Dževahira daughter of Abdulah Hajrović. Fatiha for her soul.

         37. Grave with a stone surround and a broken nišan, square in section, 15 x 15 cm, with an illegible tarih on which the year 1283 (1866/67) can be made out.

         38. Damaged woman's nišan measuring 16 x 16 x 73 cm.

....المرحومه عايقه بن محمد اغا ....

. . .Ajka daughter (the epitaph has «son») of Mehmed-aga, rest her soul . . .

         39. Man’s nišan with čatal turban, square in section, 15 x 15 cm, height 90 cm.

يا الله مرحوم ابراهيم ابن حاجو حاجيك روحنه الفاتحة سنة 1263

O Lord! Ibrahim son of hajji Hadžić, rest his soul. Fatiha for his soul. 1263 (1846/47)

         40. Man’s nišan with turban, with incised crescent moon and star, dimensions 15 x 15 x 106 cm.

يا غفار الذنوب المرحوم لاقه شازاده علي ابن عمر بك ..... روحيجون الفاتحة سنة 1237

Thou Who forgivest sins!  Lakišić Ali son of Omer-beg . . . Fatiha for his soul. 1237 (1821/22)

         41. Man’s nišan with turban, rectangular in section,16 x 15 x 94 cm.

سنة 1314 يا غفار الذنوب اغفر ذنوبي المرحوم حسين اغا بن صالح اغا حلواج روحيجون الفاتحة

1314 (1896/97).  Thou Who forgivest sins, forgive me my sins.  Husein-aga son of Salih-aga Halač, rest his soul. Fatiha for his soul.

         42. Boy's nišan with turban, dimensions 12 x 12 x 45 cm, mounted on a stone sarcophagus measuring 64 x 120 x 45 cm.

         43.Damaged woman's nišan, rectangular in section, 9 x 21 cm, height 65 cm.

يا الله اغفر ذنوبي المرحومة امينه قدين بنت ابراهيم اغا ...... روحيجون الفاتحة سنة 1266

God forgive me my sins.  Emina kaduna daughter of Ibrahim-aga. . . rest her soul.  Fatiha for her soul.  1266 (1849/50)

         44. Damaged nišan measuring 25 x 13 x 75 cm with stone surround measuring 55 x 150 x 53 cm, with damaged epitaph in Turkish on which the year 1292 (1875/76) can be made out.

         45. Damaged nišan, square in section, 15 x 15 cm, height 53 cm, with stone surround.

         46. Damaged nišan, square in section, 13 x 13 cm, height 52 cm, with stone surround.

         47. Men's nišan with turban, square in section, 26 x 26 cm, height 168 cm, without epitaph.

         48. Stone nišan with woman's cap, dimensions 16 x 16 x 157 cm, with inscription in Arabic:

...... المرحومه و المغفوره درويشه بنت احمد افندي علوحيك الفاتحه لروحها

. . . Derviša daughter of Ahmed effendi Alehić, rest her soul, forgiven.  Fatiha for her soul.

        49. Man's nišan with turban, square in section, 15 x 15 cm, height 160 cm, with illegible epitaph on which the year 1281 (1864/65) can be made out.
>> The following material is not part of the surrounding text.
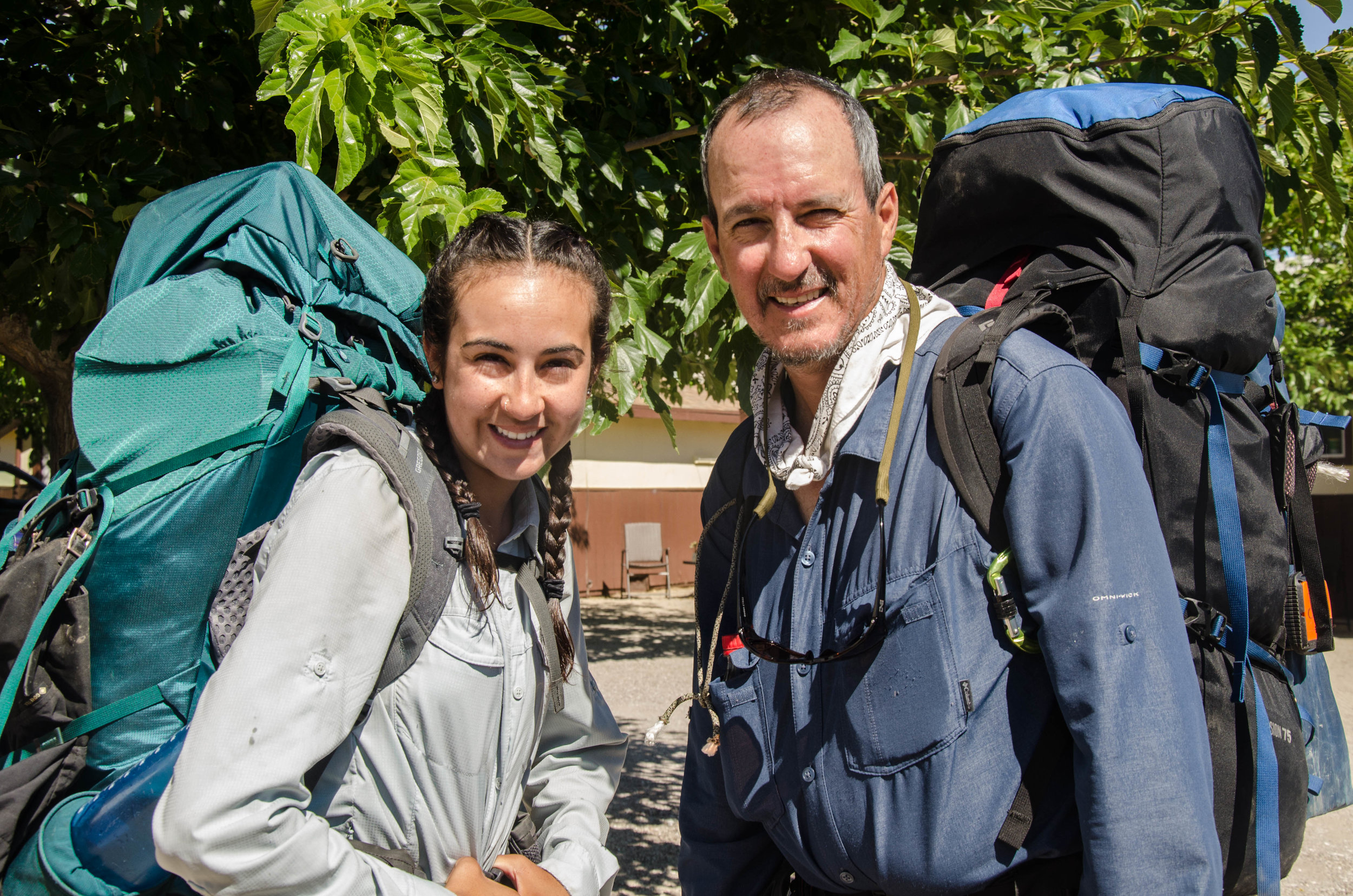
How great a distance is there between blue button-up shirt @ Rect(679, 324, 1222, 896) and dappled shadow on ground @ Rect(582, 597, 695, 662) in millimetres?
7995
The grave has a stone surround measuring 120 x 285 x 70 cm.

        50. Man's nišan with fez, rectangular in section, 12.5 x 33 cm, height 140 cm. The grave has a stone surround and iron railing with an inscription in Turkish.
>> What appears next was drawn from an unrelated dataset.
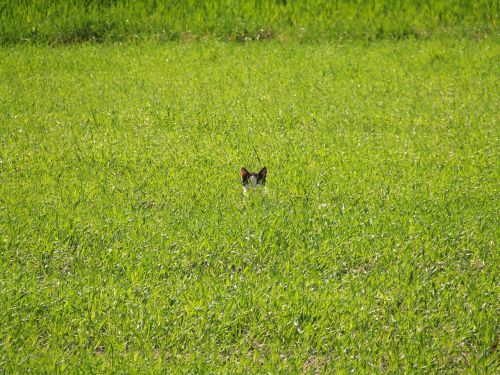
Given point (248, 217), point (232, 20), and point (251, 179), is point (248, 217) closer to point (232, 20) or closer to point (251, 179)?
point (251, 179)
هو الحي الباقي شيخ الوزرا و شيخ الحرم حضرت نبوي اسبق اشقودره لي مرحوم مصطفي باشانك محدومي الوب روم ايله بكلربكليكي بايه سيله هرسك متصرفي ايكن ارتحال دار جنان ايدن محدوم حمدي باشانك روحنه الفاتحة سنة 1286

He is the Living, the Eternal. Shaikh of the vizier and shaikh of the Prophet's harem, deceased Mahmud Hamdi-pasha, son of Škodrali Mustafa pasha, beglerbeg, mutesarif of Herzegovina.  Fatiha for his soul. 1286 (1870)
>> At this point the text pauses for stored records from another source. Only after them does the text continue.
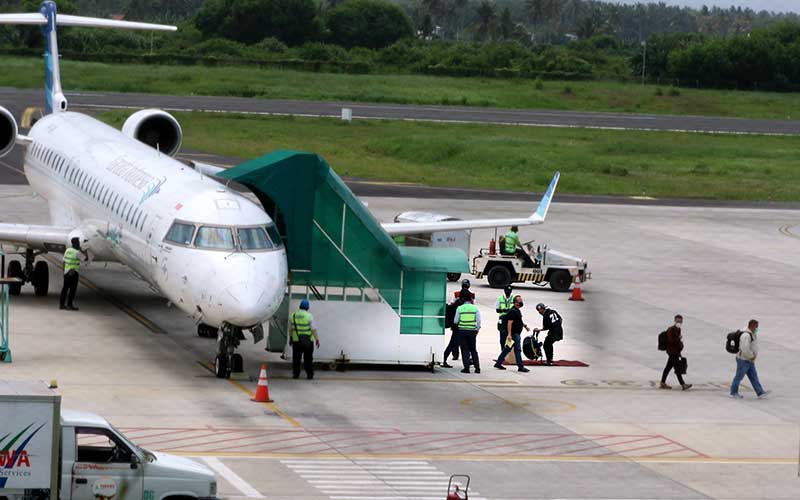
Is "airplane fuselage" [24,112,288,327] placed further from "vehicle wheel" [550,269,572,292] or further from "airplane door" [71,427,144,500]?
"vehicle wheel" [550,269,572,292]

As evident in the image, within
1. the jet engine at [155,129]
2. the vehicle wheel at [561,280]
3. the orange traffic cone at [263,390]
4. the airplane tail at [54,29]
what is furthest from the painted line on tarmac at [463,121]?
the orange traffic cone at [263,390]

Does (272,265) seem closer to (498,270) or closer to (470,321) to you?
(470,321)

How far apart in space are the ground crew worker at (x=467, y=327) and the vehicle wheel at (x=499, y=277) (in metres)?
12.3

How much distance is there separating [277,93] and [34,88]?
1919cm

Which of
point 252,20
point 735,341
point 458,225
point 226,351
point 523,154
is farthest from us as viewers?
point 252,20

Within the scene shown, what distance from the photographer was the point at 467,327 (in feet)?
102

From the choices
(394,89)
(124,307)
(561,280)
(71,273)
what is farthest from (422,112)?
(71,273)

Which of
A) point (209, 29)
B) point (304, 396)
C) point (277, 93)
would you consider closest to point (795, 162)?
point (277, 93)

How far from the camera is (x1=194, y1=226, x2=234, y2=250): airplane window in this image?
28.7 metres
       51. Grave with only the footstone, octagonal in section, 7 x7 cm, height 127 cm.

       52. Man's nišan with turban, without epitaph, square in section, 17 x17 cm, height 80 cm.

       53. Woman's stone nišan on the pedestal of another nišan.

هو الحي الباقي هرسك متصرفي اشقودره لي مصطفي باشا زاده سعادتلو محمود باشا حضرتلرين ..... محترمه لري مرحومه و مغفوره لها ..... خانمك روحيجون الفاتحة

He is the Living, the Eternal. Daughter of the mutesarif of Herzegovina Škodrali Mustafa pasha, wife of Mustafa pasha, respected and forgiven, rest her soul. . . (damaged) hanuma.  Fatiha for her soul.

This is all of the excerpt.